Are there any studies of comparing lengths of 100, 150 and 250 bp (paired end) for variant calling (SNP detection). I was wondering how much we gain (true positive, false negatives) in we sequence a longer read by Ilumina (not PacBio).
We compared single vs paired-end and 50bp vs 150bp, all at the same genome coverage (20X). We found that paired-end reads offered the most improvement, largely by increasing mappability/coverage within repeated gene sequences (paralogs, pseudogenes, conserved domains).

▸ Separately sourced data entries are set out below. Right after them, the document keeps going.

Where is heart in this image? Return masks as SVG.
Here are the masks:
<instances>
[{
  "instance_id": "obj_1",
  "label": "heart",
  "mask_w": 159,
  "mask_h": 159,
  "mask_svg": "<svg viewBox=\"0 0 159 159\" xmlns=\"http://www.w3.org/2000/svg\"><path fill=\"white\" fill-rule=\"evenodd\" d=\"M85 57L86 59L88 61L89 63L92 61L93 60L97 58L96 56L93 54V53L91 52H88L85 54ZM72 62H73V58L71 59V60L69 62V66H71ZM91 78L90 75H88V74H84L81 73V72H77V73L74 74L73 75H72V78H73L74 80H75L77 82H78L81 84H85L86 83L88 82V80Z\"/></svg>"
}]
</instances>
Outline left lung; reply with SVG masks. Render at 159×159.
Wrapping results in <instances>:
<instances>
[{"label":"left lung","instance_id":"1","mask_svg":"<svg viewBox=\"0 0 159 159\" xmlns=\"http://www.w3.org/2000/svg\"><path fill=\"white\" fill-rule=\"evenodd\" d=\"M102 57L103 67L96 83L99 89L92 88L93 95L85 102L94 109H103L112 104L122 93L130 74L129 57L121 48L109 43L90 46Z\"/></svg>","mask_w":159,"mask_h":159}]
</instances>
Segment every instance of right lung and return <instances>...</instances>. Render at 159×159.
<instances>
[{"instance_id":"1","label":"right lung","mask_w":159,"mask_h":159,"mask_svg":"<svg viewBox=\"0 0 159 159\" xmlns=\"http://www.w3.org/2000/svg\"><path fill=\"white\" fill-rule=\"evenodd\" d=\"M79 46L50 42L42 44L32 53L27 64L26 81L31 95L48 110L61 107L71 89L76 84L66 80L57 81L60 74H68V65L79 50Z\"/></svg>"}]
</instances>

We observed a more modest increase in coverage with longer reads. Details are available here.
Longer reads and longer/variable insert sizes are both helpful for resolving repetitive areas, but it's also worth noting that longer individual reads improve indel-calling capability and accuracy. For example, I was able to call up to ~40bp insertions max from 2x100bp reads (using the raw mapping data, i.e., looking for insertion events fully contained in cigar strings). However, after extending and merging pairs to produce fused reads >400bp long, I was able to confidently detect insertions events over 200bp after mapping. The number of short insertions dwarfs the number of longer insertions; as I noted in an email:
This yields approximately 48000 insertions (~2700 longer than 36bp and ~400 longer than 100bp)
And SNPs again outnumber insertions by maybe 20-to-1. So this does not affect the majority of mutations, but then again, you can probably get the majority of mutations with 50bp single-ended reads. If you're interested in long indels (and particularly long insertions), it's worth considering longer reads and extending+merging pairs with longer and variable insert sizes. Although the above was based on 2x100 reads, 2x150 would have worked even better; longer reads are easier to extend and merge. (By "easier" I mean they can be made longer, with greater accuracy.)